During Cassini's very last pass over Titan in April 2017, the spacecraft was programmed to gather a very specific type of data, called altimetry, over the lake region to measure the height of different substances. Marco Mastrogiuseppe, a planetary scientist at Caltech, had already used similar data to measure the depths of some of Titan's seas, much larger bodies of liquids, and the Cassini team hoped he would be able to do the same with lakes.
Mastrogiuseppe and his colleagues did so in their new paper, identifying the bottoms of lakes more than 328 feet (100 meters) deep and establishing that their contents were dominated by liquid methane. "We realized that essentially the composition of the lakes is very, very similar to the one of the mare, of the sea," he said. "We believe that these bodies are fed by local rains and then these basins, they drain liquid."
That suggests that below Titan's surface, the moon may host yet another feature reminiscent of Earth: caves. On Earth, many caves are formed by water dissolving away surrounding rock types like limestone, leaving behind a type of landscape called karst, characterized by springs, aquifers, caves and sinkholes.
Researchers studying Titan's lake region think that they see similar karst-type characteristics. They also haven't spotted channels connecting all these different liquid features, which is why Mastrogiuseppe and others suspect that some of the liquid may be seeping into the surrounding terrain, much like karst systems here on Earth.
"Titan is really this world that geologically is similar to the Earth, and studying the interactions between the liquid bodies and the geology is something that we haven't really been able to do before," Lopes said. The new studies begin to make that happen by seeing those interactions playing out live on another planetary body.

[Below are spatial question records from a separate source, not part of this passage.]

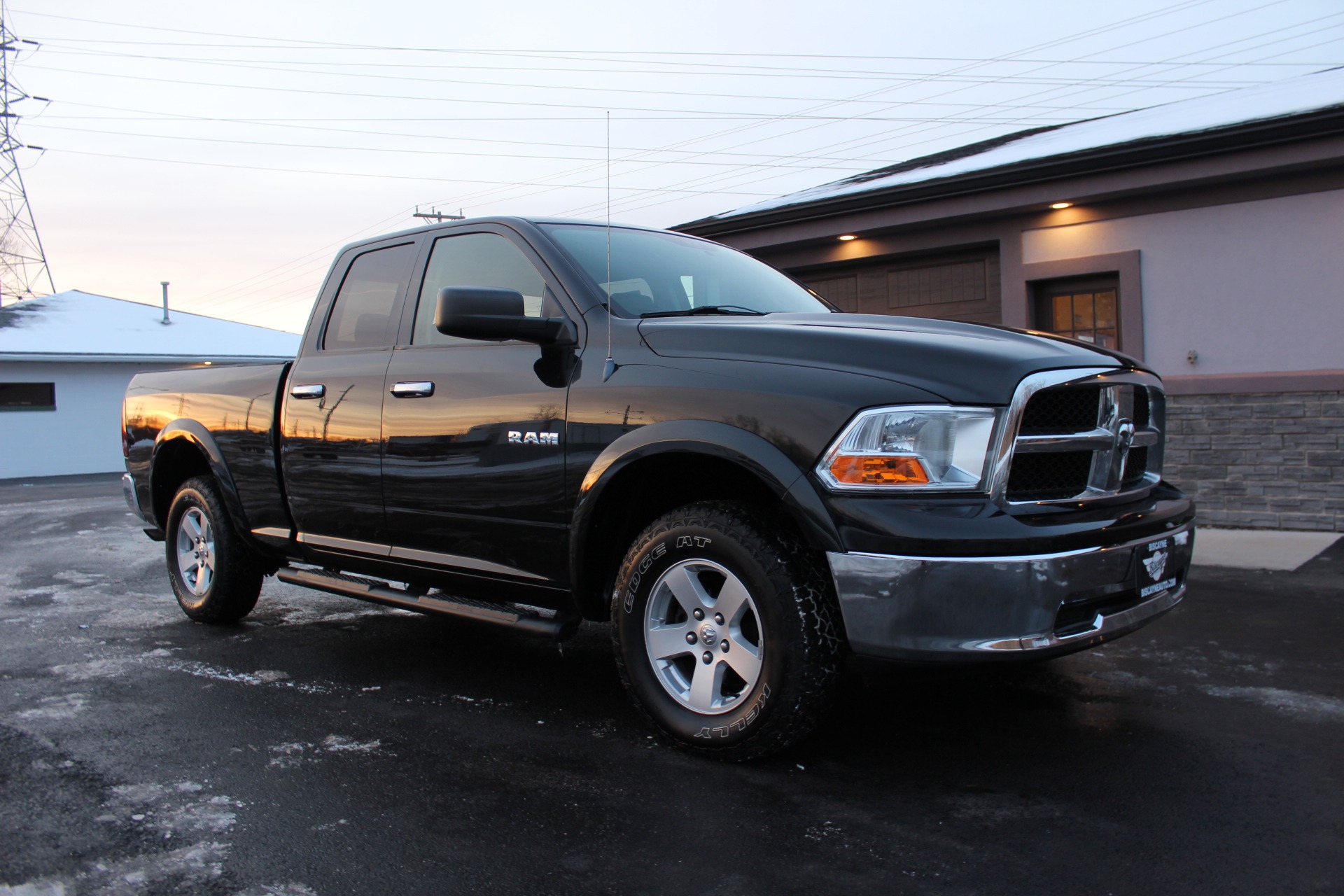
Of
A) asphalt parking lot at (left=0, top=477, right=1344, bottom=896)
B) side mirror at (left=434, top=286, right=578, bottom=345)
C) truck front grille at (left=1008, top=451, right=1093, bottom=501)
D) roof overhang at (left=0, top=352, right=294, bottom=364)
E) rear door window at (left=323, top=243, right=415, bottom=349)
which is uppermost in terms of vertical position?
roof overhang at (left=0, top=352, right=294, bottom=364)

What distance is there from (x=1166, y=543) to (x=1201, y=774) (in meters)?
0.74

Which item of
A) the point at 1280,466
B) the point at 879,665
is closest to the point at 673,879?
the point at 879,665

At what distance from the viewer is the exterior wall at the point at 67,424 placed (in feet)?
89.9

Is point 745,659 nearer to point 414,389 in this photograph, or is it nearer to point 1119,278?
point 414,389

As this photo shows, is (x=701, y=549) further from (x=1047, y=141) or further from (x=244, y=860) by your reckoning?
(x=1047, y=141)

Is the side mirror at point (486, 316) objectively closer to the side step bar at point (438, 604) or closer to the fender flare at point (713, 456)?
the fender flare at point (713, 456)

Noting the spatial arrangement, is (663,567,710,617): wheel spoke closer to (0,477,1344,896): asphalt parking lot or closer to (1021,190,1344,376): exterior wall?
(0,477,1344,896): asphalt parking lot

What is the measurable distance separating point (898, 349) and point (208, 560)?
430 cm

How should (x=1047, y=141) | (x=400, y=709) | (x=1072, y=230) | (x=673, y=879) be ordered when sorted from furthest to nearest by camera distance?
(x=1047, y=141)
(x=1072, y=230)
(x=400, y=709)
(x=673, y=879)

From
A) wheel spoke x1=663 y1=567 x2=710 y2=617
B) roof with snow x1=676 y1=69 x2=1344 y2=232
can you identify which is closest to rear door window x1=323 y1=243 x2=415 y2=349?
wheel spoke x1=663 y1=567 x2=710 y2=617

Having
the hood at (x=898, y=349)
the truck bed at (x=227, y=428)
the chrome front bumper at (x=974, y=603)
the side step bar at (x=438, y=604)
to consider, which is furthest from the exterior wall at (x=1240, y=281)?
the truck bed at (x=227, y=428)

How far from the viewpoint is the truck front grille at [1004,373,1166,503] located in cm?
322

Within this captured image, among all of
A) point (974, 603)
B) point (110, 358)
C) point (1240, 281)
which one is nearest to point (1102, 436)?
point (974, 603)

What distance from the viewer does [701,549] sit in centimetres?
351
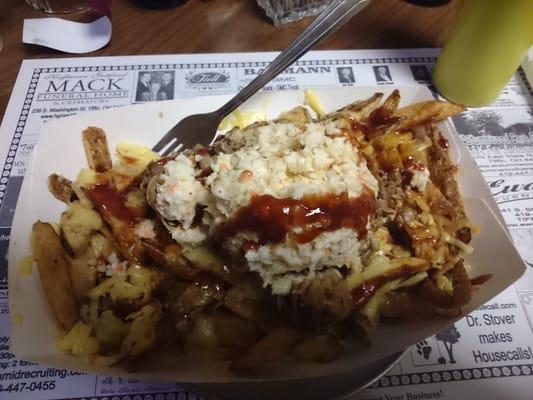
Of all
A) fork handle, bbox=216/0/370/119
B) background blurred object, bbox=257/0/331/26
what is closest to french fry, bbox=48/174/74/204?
fork handle, bbox=216/0/370/119

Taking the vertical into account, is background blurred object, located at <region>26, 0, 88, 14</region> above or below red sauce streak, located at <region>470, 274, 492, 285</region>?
above

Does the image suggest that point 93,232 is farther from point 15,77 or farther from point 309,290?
point 15,77

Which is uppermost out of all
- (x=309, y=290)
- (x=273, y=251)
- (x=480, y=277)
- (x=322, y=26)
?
(x=322, y=26)

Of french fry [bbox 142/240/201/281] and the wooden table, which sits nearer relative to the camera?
french fry [bbox 142/240/201/281]

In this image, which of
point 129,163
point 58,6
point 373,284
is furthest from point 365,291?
point 58,6

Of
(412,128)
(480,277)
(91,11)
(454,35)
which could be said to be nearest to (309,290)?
(480,277)

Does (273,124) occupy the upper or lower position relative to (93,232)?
upper

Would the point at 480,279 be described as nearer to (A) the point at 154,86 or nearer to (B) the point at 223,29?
(A) the point at 154,86

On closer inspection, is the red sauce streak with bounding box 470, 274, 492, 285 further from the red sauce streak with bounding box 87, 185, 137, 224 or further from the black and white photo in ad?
the black and white photo in ad
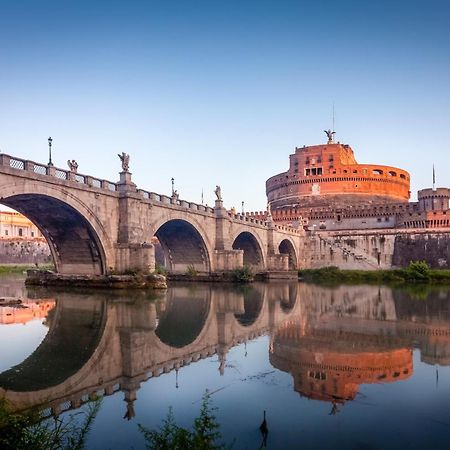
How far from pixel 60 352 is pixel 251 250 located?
40.0 m

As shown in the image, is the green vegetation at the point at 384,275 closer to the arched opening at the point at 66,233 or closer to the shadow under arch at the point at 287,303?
the shadow under arch at the point at 287,303

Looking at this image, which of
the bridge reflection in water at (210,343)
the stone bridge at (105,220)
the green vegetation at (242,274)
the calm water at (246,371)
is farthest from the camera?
the green vegetation at (242,274)

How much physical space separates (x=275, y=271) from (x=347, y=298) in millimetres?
18170

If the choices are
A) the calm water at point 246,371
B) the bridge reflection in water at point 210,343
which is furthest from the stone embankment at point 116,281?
the calm water at point 246,371

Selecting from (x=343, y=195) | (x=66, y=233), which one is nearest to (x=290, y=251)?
(x=343, y=195)

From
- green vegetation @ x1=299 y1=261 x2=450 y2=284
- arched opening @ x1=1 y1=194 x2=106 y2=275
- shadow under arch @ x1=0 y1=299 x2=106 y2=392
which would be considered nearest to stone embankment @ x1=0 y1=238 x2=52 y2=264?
arched opening @ x1=1 y1=194 x2=106 y2=275

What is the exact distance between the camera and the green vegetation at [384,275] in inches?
1641

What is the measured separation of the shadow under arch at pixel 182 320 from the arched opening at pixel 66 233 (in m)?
6.32

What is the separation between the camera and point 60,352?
1144 cm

Of course, it's much more difficult to study these interactions so far away, on a world that has never been the primary focus of a mission. "We've been talking about possible missions with robotic explorers that might crawl down into lava tubes and caves on the moon and Mars," Lopes said. "Could we in the future send one of these to sort of crawl down into this terrain and into caves and find out what's underneath there?"
Such a mission likely won't happen any time soon, but NASA is seriously considering a project called Dragonfly that would land a drone on the strange moon. If selected, the mission would launch in 2025 and reach Titan nine years later. And if NASA doesn't choose Dragonfly, chances are good that another mission concept will come along. "Titan's just too cool to not go back to," MacKenzie said.
Both MacKenzie's and Mastrogiuseppe's papers were published April 15 in the journal Nature Astronomy.